What the task asks ::
Pick out each line below that contains the string "highlight" and copy it.

Records to use ::
######

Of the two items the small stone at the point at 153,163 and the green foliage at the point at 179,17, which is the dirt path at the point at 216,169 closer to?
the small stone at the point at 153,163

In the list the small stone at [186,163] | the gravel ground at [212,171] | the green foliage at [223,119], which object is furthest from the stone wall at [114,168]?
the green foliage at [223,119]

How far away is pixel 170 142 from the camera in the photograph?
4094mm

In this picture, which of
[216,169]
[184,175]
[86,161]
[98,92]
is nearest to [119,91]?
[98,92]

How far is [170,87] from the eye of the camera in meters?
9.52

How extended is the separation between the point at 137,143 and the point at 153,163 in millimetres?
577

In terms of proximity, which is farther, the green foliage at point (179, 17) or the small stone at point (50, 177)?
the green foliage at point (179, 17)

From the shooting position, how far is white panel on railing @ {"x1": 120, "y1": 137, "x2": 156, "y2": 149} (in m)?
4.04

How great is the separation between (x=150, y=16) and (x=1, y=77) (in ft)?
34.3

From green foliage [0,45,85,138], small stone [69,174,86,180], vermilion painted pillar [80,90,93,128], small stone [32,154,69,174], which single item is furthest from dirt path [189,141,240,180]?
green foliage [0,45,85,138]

######

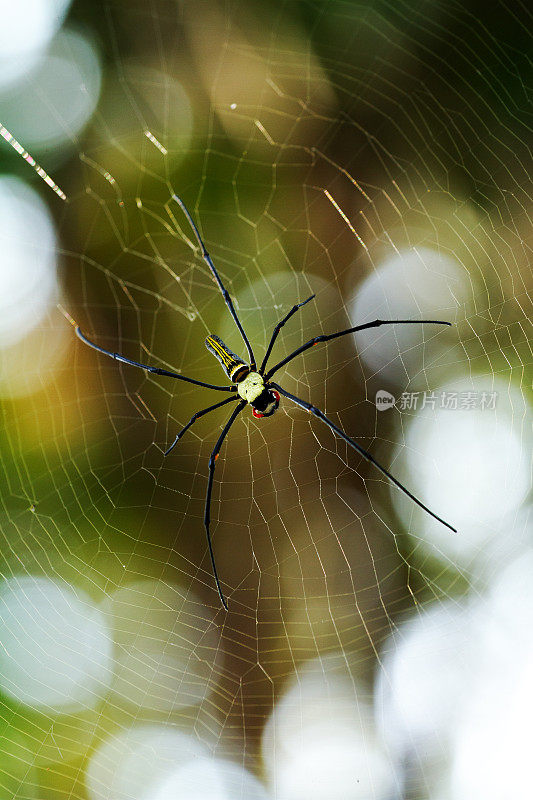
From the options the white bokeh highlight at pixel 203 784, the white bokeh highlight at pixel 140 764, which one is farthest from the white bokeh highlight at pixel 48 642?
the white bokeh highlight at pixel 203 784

######

Task solution ::
From the options the white bokeh highlight at pixel 203 784, the white bokeh highlight at pixel 140 764, which one is farthest from the white bokeh highlight at pixel 48 642?
the white bokeh highlight at pixel 203 784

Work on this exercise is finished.